[Stored data]
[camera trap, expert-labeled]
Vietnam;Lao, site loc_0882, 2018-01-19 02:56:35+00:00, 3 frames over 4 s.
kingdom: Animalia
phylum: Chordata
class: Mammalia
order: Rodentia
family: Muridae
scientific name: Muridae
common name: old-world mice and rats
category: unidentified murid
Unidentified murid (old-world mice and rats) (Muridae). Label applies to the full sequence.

- _Work instruction_
Could you write out all the entries word for word?

- _Answer for the task_
[camera trap, expert-labeled]
Vietnam;Lao, site loc_0882, 2018-01-19 02:56:35+00:00, 3 frames over 4 s.
kingdom: Animalia
phylum: Chordata
class: Mammalia
order: Rodentia
family: Muridae
scientific name: Muridae
common name: old-world mice and rats
category: unidentified murid
Unidentified murid (old-world mice and rats) (Muridae). Label applies to the full sequence.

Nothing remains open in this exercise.